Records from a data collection
══════════════════════════════

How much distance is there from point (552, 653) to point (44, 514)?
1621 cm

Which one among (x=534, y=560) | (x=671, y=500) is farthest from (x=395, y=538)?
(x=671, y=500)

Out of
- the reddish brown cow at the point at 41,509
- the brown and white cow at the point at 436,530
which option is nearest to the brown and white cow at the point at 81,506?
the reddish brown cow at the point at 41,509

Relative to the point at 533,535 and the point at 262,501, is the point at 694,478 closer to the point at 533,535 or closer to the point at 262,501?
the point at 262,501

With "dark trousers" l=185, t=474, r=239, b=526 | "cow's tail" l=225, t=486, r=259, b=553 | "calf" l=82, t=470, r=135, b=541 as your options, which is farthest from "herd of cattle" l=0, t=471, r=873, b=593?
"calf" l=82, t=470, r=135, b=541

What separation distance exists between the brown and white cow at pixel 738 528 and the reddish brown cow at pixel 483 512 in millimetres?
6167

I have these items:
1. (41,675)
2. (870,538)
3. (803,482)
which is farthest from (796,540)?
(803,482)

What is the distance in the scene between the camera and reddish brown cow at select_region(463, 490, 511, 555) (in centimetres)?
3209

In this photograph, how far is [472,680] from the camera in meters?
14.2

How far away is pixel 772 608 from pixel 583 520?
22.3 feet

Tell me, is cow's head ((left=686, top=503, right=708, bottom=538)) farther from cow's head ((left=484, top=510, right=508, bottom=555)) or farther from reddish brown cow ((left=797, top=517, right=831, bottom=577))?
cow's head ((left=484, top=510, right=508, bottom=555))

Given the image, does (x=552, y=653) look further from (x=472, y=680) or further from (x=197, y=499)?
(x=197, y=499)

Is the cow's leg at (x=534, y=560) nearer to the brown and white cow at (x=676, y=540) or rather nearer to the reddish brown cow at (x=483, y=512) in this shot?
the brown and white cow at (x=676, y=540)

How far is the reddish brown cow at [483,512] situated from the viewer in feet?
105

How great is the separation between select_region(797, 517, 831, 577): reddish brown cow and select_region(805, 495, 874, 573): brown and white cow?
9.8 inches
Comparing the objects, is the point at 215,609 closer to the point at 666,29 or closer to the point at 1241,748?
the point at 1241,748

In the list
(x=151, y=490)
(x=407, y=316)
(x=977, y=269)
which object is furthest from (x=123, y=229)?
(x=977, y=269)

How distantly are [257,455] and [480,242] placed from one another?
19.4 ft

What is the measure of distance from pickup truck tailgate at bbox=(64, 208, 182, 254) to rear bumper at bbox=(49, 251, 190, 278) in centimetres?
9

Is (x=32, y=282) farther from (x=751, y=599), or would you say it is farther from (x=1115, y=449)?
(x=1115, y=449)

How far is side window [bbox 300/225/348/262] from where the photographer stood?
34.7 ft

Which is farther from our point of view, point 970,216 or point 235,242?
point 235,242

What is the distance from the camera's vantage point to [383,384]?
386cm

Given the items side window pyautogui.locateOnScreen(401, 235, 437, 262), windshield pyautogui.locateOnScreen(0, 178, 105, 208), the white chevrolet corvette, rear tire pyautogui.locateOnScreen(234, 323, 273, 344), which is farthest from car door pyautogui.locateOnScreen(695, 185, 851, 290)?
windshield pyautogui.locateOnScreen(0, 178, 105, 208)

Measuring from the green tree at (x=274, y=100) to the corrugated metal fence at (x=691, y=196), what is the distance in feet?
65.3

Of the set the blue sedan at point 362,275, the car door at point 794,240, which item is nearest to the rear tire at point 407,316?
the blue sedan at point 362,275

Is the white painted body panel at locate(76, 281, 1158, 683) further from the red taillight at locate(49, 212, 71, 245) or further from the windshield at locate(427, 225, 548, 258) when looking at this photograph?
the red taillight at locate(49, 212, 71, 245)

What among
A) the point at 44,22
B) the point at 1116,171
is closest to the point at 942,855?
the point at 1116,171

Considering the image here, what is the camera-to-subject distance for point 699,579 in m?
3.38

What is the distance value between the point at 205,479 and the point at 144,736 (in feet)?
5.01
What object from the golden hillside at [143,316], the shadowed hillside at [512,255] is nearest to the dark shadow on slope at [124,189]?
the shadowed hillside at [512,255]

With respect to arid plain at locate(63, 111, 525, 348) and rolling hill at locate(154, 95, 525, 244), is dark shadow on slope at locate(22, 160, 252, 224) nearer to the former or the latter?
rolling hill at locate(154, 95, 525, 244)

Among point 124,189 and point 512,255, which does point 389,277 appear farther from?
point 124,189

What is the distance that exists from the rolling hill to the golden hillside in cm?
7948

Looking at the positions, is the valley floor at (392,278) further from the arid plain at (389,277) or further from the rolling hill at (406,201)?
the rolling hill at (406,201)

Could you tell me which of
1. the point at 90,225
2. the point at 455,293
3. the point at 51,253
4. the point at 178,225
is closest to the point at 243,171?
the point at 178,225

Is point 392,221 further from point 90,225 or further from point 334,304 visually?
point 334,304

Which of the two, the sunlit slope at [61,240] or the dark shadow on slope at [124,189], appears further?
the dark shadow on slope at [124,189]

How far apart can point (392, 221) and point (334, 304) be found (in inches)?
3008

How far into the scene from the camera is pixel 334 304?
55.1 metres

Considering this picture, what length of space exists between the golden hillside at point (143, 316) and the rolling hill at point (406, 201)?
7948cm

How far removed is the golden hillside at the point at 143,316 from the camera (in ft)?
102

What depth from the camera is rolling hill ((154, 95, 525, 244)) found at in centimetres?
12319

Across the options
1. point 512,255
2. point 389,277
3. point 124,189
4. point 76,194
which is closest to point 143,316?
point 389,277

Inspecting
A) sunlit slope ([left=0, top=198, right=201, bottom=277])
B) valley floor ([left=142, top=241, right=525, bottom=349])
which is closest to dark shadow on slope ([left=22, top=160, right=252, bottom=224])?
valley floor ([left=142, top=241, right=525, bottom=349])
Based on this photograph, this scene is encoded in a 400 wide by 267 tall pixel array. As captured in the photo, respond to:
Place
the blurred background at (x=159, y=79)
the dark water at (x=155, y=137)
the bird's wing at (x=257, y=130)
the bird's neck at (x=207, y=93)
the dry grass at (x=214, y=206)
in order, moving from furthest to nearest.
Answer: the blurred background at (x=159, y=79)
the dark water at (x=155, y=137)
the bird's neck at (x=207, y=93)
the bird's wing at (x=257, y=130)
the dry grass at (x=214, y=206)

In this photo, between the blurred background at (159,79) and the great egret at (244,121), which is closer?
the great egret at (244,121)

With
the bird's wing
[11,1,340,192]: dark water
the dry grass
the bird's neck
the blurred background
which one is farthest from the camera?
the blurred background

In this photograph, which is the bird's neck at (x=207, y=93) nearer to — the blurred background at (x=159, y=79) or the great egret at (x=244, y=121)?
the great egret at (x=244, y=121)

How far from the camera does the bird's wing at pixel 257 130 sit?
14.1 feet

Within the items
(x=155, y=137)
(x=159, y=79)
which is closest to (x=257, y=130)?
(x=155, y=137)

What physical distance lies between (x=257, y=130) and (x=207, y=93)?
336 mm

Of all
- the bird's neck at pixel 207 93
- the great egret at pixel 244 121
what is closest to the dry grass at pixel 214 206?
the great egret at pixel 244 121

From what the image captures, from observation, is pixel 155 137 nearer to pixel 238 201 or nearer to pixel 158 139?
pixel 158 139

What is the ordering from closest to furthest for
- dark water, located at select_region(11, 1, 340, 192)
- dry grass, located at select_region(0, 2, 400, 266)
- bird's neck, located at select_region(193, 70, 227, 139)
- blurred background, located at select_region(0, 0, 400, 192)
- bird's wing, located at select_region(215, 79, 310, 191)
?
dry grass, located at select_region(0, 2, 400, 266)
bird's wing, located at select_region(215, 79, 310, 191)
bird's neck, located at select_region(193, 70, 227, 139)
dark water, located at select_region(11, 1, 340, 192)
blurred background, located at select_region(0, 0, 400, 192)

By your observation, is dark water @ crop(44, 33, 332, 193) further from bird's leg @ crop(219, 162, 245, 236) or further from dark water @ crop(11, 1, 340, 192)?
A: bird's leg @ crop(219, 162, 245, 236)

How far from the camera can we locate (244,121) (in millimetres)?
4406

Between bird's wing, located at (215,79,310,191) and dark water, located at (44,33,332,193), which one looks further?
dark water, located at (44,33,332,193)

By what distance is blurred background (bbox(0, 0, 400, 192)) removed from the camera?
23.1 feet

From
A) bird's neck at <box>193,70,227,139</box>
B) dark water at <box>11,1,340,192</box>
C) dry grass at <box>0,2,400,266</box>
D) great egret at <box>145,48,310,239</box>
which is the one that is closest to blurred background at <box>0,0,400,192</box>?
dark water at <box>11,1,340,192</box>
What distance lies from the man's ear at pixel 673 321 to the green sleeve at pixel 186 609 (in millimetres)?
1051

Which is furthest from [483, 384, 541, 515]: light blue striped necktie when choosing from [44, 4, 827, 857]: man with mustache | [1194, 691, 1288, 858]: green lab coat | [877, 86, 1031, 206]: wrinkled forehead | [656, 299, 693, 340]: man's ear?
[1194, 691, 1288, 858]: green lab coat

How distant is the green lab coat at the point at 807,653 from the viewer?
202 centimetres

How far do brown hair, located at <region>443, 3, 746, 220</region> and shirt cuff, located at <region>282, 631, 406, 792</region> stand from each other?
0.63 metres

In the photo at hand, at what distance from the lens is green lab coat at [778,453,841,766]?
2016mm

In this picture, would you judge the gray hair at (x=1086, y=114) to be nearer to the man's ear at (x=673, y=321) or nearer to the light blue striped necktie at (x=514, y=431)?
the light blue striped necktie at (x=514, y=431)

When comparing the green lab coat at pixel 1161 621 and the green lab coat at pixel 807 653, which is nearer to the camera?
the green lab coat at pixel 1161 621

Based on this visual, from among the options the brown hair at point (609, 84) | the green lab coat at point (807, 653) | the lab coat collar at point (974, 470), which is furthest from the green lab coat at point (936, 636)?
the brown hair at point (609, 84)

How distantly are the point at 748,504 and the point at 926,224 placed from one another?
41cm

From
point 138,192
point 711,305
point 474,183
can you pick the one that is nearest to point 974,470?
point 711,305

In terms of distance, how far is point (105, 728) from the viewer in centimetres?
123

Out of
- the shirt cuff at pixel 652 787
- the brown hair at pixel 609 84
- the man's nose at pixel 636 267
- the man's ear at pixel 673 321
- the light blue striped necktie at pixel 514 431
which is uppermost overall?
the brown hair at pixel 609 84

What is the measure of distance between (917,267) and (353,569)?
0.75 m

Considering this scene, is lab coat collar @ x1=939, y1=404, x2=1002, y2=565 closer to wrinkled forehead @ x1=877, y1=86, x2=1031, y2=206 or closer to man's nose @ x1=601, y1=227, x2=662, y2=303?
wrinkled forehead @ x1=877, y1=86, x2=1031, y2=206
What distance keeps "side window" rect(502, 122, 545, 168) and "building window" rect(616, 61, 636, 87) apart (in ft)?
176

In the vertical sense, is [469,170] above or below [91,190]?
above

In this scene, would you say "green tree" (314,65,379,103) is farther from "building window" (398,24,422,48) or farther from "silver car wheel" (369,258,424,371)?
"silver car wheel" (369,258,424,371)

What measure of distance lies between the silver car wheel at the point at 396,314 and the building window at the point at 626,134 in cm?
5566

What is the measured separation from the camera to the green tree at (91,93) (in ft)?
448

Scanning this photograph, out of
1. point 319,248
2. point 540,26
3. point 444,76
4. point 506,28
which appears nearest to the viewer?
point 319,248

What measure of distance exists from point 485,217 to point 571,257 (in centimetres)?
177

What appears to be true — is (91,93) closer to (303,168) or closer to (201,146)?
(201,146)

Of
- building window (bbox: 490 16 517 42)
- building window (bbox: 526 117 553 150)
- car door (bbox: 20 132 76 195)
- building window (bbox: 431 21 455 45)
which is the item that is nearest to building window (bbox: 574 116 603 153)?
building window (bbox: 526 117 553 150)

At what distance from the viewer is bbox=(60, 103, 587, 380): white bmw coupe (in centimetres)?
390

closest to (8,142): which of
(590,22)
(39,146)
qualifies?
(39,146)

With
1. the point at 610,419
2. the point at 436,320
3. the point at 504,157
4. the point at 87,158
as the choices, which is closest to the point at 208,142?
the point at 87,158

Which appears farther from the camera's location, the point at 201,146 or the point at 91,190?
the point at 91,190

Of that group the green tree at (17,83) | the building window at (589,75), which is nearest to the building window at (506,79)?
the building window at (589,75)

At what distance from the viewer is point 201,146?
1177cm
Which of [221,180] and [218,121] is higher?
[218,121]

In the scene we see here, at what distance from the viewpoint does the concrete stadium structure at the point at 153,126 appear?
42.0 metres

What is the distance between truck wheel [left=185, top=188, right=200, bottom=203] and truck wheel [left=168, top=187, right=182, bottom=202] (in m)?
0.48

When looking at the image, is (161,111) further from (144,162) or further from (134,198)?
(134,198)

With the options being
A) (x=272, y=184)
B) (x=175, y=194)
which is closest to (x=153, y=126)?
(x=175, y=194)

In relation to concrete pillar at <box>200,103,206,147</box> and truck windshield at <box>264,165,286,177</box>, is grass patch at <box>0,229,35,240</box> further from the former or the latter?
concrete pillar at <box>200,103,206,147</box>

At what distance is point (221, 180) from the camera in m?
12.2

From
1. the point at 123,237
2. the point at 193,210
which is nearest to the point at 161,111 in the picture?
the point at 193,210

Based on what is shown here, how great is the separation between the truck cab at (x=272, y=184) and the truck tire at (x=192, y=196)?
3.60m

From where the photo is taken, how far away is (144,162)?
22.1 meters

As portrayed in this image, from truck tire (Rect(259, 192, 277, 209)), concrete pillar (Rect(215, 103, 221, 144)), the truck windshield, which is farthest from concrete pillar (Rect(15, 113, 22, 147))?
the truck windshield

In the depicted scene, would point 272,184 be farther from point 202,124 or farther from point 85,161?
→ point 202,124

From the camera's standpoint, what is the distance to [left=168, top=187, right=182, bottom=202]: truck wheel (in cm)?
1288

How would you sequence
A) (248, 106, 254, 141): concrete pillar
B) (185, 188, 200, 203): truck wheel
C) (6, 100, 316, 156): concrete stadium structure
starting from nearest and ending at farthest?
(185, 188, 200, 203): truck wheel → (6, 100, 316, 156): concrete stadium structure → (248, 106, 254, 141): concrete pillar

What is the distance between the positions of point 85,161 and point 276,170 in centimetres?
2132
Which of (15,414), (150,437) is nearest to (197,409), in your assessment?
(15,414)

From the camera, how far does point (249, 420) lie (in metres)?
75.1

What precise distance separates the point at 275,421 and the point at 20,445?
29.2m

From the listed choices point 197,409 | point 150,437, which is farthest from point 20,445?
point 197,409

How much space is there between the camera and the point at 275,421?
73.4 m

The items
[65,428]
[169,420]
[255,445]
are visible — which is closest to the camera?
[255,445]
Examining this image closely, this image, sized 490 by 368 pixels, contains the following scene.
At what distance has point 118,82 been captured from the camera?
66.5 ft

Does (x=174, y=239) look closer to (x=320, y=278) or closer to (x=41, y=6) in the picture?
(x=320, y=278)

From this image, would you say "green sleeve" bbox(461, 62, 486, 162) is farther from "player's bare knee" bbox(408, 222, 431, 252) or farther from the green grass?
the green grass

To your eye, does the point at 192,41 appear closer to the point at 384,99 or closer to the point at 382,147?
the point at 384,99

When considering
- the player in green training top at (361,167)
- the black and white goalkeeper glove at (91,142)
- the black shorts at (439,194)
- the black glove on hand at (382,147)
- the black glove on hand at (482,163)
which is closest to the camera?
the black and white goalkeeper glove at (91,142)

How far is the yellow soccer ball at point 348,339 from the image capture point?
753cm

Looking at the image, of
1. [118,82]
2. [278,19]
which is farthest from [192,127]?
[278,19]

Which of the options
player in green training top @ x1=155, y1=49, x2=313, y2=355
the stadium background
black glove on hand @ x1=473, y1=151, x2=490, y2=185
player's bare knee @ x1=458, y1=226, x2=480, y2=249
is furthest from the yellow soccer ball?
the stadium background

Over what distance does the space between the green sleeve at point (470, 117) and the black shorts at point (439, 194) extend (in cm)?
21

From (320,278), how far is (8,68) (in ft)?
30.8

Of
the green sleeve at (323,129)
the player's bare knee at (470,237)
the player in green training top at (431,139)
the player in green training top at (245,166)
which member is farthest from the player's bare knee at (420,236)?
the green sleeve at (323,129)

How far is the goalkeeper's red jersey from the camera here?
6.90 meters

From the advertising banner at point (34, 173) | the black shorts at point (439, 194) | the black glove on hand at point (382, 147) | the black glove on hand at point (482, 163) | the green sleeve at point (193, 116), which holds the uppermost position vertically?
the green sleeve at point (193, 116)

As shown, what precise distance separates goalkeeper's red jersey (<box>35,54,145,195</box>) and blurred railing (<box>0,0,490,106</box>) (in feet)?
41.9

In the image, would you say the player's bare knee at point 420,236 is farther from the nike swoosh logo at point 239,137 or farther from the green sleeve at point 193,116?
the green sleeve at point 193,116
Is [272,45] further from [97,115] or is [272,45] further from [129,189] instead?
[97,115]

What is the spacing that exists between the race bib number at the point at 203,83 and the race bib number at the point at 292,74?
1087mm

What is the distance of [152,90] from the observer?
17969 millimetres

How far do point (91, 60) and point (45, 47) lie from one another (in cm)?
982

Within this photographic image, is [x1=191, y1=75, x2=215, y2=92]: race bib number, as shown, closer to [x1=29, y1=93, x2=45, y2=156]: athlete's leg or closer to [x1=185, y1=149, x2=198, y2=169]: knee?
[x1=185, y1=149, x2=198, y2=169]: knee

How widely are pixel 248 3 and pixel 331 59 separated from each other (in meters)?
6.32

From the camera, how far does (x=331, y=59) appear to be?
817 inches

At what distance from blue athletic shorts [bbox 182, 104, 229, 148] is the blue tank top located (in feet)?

══════════════════════════════

◆ TASK REQUIREMENTS:
Set out exactly the run of lines that begins at the line holding "What is the distance of" and ends at the last line of the data.

◆ FINAL RESULT:
What is the distance of [152,90] from the observer?
17969 millimetres

How far do point (91, 60) and point (45, 47) lie from one another (in cm)?
982

Within this photographic image, is [x1=191, y1=75, x2=215, y2=92]: race bib number, as shown, closer to [x1=29, y1=93, x2=45, y2=156]: athlete's leg or closer to [x1=185, y1=149, x2=198, y2=169]: knee?
[x1=185, y1=149, x2=198, y2=169]: knee

How widely are pixel 248 3 and pixel 331 59 separated from each other (in meters)?
6.32

From the camera, how far does (x=331, y=59) appear to be?
817 inches

At what distance from blue athletic shorts [bbox 182, 104, 229, 148] is the blue tank top located (in feet)?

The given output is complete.